Lawmakers on both sides warned that severe cuts to many state programs were unavoidable. But they also seemed more optimistic than they have been in weeks that they could find a way out of California’s fiscal morass.
“We’re all going to get through this, and California is going to come through it just fine,” Senate leader Darrell Steinberg, Sacramento Democrat, said before entering a closed-door meeting with Gov. Arnold Schwarzenegger and the three other legislative leaders.
That Republicans, Democrats and Mr. Schwarzenegger were back on speaking terms and making apparent headway was a welcome sign after two weeks of acrimony and partisan infighting that temporarily derailed budget negotiations. During a low point last week, the office of the Assembly speaker, a Democrat, accused the governor’s office of disrespecting female lawmakers.
Over the weekend, lawmakers focused on reform proposals advanced by Mr. Schwarzenegger, who wants to weed out waste and abuse in welfare, in-home support and health care programs. His office says such reforms could save taxpayers an estimated $1.7 billion this fiscal year, money that could be used to make up for cuts in other programs.
The governor also has sought pension changes for new state government employees.
Funding for K-12 schools is a main sticking point. Senate Minority Leader Dennis Hollingsworth, Temecula Republican, said closing the deficit would have to involve school spending because it accounts for at least half of California’s annual budget.
The lawmakers were debating whether to suspend Proposition 98, a constitutional amendment passed by voters in 1988 that guarantees a minimum level of funding for schools each year. The funding also is supposed to rise each year based on the previous budget.
Earlier this year, lawmakers cut education spending by $8.6 billion over two years. Many districts are planning to lay off teachers and increase class sizes.
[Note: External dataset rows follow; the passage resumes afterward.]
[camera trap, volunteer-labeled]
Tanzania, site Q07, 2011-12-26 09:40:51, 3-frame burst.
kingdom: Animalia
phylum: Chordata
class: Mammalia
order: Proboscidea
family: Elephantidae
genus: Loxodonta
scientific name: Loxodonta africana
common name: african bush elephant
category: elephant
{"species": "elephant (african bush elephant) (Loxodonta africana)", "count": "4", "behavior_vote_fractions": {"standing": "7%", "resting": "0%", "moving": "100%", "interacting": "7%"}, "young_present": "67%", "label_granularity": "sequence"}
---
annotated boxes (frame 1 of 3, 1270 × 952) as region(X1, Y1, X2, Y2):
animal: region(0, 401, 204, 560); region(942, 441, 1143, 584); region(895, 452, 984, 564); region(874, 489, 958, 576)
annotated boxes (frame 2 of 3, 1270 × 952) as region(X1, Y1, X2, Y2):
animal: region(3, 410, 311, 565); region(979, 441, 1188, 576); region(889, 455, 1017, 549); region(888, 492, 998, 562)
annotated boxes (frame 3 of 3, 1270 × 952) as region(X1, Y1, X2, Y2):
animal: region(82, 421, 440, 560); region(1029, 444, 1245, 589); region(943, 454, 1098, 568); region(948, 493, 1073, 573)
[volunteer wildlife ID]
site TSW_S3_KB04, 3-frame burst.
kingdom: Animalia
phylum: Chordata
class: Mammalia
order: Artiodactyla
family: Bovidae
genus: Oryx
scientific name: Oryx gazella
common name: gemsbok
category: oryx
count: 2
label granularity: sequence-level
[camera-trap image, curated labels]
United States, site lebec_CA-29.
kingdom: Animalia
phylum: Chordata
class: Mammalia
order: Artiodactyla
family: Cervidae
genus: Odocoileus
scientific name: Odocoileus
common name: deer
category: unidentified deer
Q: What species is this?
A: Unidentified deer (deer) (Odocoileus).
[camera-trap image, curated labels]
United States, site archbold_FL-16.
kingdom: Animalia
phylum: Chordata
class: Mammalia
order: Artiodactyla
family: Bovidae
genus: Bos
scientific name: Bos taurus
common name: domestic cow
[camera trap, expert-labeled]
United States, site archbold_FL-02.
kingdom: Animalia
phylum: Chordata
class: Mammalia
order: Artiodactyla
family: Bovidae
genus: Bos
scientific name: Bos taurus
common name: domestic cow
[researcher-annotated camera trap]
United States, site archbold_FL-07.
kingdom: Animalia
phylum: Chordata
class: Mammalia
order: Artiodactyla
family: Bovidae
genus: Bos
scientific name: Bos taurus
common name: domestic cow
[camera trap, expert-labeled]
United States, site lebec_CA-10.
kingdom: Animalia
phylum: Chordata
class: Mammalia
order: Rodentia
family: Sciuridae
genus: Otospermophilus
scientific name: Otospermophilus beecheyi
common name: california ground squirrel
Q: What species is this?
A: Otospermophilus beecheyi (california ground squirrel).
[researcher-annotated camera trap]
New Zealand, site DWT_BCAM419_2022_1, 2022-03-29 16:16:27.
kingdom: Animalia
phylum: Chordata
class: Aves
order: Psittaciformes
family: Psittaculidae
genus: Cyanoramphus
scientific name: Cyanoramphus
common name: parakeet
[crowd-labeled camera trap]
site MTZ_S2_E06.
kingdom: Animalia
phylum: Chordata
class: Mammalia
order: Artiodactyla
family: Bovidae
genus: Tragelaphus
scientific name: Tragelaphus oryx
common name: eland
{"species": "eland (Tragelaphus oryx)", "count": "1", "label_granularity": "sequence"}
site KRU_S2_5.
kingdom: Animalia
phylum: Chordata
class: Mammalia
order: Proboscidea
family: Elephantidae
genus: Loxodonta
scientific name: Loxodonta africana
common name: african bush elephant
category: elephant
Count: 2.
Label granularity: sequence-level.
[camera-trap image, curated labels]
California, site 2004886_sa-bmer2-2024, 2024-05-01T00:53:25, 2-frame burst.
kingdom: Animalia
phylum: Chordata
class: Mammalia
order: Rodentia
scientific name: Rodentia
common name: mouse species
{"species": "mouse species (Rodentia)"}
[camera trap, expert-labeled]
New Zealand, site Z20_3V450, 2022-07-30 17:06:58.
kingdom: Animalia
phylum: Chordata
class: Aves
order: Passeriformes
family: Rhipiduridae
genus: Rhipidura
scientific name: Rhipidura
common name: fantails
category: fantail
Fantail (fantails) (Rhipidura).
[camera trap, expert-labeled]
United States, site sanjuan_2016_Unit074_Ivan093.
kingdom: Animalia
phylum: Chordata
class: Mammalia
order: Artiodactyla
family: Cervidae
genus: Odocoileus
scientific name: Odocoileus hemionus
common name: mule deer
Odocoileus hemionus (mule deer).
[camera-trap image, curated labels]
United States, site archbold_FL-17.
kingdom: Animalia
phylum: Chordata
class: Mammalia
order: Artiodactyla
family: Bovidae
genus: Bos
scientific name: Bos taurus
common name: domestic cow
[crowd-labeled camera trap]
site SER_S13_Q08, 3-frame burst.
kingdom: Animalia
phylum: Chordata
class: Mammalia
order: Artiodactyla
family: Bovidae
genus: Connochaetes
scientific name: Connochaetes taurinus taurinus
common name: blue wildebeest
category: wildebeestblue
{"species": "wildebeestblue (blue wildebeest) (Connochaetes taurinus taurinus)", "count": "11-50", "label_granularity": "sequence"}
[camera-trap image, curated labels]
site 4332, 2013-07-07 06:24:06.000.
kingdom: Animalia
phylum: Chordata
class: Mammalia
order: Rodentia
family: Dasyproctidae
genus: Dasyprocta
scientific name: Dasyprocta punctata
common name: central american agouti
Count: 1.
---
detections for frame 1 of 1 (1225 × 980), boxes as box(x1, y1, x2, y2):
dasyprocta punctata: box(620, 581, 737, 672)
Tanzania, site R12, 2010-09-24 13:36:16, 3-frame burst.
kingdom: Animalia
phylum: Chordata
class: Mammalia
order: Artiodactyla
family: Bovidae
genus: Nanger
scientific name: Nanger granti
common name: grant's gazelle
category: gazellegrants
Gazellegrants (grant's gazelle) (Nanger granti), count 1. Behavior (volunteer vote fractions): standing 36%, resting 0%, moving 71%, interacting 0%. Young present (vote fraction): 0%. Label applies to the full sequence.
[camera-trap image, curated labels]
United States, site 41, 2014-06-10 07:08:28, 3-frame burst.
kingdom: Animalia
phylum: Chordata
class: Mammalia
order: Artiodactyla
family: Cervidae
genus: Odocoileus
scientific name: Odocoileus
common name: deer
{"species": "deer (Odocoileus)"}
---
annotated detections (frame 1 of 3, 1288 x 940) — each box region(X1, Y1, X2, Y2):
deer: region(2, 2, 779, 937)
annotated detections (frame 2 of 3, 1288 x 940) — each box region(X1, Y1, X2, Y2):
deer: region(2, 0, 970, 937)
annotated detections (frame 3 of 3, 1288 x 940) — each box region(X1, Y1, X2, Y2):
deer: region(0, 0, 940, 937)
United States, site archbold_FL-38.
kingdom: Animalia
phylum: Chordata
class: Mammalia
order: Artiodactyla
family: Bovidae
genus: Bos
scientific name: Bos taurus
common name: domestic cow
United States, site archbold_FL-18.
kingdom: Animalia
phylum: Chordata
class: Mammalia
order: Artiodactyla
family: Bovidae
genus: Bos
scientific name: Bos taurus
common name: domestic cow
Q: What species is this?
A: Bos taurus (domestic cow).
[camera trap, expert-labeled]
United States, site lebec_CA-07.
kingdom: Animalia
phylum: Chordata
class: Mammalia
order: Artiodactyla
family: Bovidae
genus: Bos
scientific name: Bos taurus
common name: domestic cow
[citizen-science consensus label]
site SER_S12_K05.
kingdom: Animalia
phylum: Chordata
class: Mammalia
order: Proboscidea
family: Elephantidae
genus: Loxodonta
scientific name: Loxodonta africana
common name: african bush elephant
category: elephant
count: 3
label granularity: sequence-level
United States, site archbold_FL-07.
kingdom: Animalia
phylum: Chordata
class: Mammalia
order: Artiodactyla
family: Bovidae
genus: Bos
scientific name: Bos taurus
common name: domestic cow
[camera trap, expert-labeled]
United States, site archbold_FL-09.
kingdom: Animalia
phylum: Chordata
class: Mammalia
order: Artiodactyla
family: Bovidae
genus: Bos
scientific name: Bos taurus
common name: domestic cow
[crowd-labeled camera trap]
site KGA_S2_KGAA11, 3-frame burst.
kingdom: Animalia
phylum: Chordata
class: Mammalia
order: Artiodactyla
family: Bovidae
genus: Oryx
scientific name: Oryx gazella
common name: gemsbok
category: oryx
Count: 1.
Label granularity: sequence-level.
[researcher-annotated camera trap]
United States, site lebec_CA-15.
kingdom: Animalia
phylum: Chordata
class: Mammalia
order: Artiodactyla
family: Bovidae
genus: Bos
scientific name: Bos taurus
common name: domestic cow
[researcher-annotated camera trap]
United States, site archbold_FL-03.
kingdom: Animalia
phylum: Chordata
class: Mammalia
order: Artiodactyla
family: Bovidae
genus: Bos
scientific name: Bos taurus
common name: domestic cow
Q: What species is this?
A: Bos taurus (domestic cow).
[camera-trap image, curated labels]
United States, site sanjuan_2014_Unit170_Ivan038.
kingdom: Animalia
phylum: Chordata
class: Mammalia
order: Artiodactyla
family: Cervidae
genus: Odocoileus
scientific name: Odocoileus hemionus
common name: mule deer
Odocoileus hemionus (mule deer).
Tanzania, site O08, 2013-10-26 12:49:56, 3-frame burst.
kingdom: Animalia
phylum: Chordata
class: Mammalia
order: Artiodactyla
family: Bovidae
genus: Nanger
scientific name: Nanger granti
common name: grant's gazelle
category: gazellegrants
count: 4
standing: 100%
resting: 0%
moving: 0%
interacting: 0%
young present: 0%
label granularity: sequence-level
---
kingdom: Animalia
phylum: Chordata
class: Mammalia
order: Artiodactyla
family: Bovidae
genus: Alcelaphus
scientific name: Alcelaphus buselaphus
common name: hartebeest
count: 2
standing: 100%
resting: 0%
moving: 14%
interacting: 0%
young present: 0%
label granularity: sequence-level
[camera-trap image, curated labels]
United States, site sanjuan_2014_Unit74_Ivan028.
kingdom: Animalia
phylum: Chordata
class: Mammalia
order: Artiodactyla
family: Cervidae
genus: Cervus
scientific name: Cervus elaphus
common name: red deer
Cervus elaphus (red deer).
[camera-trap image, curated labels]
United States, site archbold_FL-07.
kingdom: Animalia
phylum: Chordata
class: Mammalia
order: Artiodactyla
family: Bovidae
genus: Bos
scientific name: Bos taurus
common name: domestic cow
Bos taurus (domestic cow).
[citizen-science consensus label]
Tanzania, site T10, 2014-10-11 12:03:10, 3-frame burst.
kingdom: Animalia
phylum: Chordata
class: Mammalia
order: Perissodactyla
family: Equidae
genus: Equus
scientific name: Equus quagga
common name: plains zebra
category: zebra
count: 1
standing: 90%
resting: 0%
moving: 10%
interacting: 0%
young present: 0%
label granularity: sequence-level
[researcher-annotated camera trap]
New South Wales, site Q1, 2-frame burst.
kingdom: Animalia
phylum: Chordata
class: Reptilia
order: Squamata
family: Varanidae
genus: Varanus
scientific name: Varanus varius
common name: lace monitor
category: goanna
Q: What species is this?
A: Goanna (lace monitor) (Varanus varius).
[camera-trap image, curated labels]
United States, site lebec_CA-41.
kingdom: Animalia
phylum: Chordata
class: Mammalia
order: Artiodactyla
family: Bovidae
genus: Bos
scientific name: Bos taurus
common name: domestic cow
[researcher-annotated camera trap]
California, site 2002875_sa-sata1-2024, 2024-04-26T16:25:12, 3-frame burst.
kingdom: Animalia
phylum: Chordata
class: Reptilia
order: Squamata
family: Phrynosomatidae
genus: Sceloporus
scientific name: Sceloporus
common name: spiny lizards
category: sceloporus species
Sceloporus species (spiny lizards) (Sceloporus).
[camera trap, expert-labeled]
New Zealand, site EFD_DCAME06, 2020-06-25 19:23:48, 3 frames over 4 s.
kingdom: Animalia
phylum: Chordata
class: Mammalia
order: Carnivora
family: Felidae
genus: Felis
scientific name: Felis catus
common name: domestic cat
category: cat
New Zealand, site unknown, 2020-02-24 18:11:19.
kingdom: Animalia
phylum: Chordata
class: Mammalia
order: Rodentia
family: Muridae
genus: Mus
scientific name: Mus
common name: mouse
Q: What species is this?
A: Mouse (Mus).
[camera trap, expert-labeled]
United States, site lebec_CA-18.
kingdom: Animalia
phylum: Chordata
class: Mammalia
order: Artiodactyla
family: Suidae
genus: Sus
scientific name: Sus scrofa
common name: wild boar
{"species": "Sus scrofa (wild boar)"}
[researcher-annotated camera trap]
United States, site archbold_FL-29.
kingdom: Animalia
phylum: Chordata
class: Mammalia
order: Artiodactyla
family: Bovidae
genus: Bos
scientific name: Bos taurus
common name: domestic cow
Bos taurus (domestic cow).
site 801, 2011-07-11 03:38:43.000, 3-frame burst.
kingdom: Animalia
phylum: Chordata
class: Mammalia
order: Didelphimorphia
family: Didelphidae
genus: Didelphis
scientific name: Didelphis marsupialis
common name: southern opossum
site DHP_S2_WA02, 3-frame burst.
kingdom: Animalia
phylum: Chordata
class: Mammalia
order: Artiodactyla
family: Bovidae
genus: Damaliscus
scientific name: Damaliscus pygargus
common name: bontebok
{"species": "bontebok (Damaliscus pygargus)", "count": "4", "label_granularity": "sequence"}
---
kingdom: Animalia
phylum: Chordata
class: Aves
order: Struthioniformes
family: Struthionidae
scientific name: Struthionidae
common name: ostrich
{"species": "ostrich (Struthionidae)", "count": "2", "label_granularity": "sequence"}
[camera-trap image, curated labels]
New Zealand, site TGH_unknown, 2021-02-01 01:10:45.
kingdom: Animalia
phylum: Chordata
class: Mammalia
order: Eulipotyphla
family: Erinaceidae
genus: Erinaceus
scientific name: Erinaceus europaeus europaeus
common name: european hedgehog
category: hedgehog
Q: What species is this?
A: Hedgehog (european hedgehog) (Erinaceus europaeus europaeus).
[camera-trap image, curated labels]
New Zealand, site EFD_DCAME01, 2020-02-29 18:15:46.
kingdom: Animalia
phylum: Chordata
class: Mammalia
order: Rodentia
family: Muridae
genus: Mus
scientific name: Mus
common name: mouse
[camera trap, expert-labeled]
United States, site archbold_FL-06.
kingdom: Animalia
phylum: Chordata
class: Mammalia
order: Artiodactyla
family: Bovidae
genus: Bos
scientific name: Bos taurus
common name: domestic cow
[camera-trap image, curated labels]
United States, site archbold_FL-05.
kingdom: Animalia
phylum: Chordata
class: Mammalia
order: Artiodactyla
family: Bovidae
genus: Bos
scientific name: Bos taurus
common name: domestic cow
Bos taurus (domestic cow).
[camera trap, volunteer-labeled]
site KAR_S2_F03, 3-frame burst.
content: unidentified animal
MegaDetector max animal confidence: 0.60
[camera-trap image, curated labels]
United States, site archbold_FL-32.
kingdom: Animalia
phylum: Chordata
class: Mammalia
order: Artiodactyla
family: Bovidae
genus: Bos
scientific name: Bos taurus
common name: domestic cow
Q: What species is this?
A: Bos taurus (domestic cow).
The efforts to close California’s budget shortfall for the fiscal year that began July 1 are going on against the backdrop of a deep recession that has led to an unprecedented drop in tax revenue.
Personal income tax, a cornerstone of how the California government funds its operations, dropped 34 percent during the first five months of the year. The latest reports from the state controller’s office show that the slide has continued into the summer, widening the gap between California’s spending obligations and its tax income.
The $26 billion deficit represents more than one-quarter of California’s general fund spending. For perspective, eliminating all spending on state prisons and higher education wouldn’t come close to eliminating that shortfall.